_PASSAGE_:
....................

Let’s take a look at the trends for a couple terms.

def plot_freq(term_list, df_counts):
    years = df_counts.index.values[:-1] 

    for term in term_list:   
        plt.plot(years, 100* df_counts[term].ix[years] / df_counts['total_titles'].ix[years], label=term)
        plt.xlabel('year')
        plt.ylabel('% of titles containing term')
        
    plt.legend(loc='best')

# plot the normalized frequency of a few different words
topics = ['nanotubes', 'graphene','topological', 'mos2']
plot_freq(topics, yearly_counts)

png

This broadly tracks with what I know about the field:

  • carbon nanotubes were hot stuff 10-15 years ago, but are a bit passé now
  • graphene first showed up in 2004, blew up for a couple years, but now interest is fading
  • these days the cool kids are looking at new 2D materials like MoS\(_2\) and ‘topological’ materials

So far we’re just confirming pre-existing impressions; what if we want to discover new trends without knowing what terms to search for? One simple option is to make a heatmap of term frequency versus year. Here we’ll do that for the 25 most common single words and the 25 most common two-word tuples:

# count two word tuples
tuple_vectorizer = CountVectorizer(stop_words='english', min_df=5, ngram_range=(2,2)).fit(all_titles)
yearly_tuples_cts = get_yearly_counts(df_all, tuple_vectorizer)
year_cols = list(range(2005,2016))

# find the top single and two-word terms by total count across all years
top_single = yearly_counts.transpose().sort_values('total_counts', ascending=False).head(1000)[year_cols]
top_tuple = yearly_tuples_cts.transpose().sort_values('total_counts', ascending=False).head(1000)[year_cols]

# plot heatmaps
fig, axes = plt.subplots(1,2, figsize=(10,10))

....................

_INFORMATION PROVIDED_:
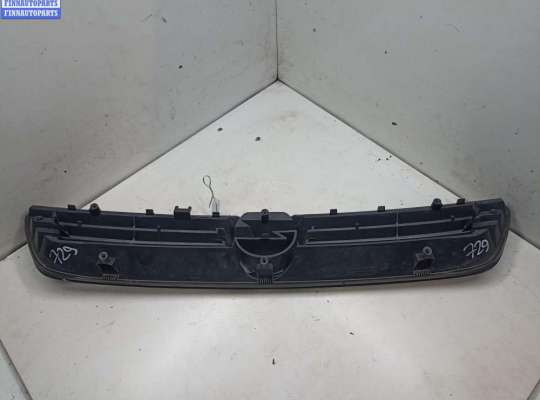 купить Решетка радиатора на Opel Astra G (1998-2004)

....................

Name each search term assigned to the topics list in the passage on plotting term trends. This work does not need the data.

_WRITTEN REPLY_: nanotubes, graphene, topological, mos2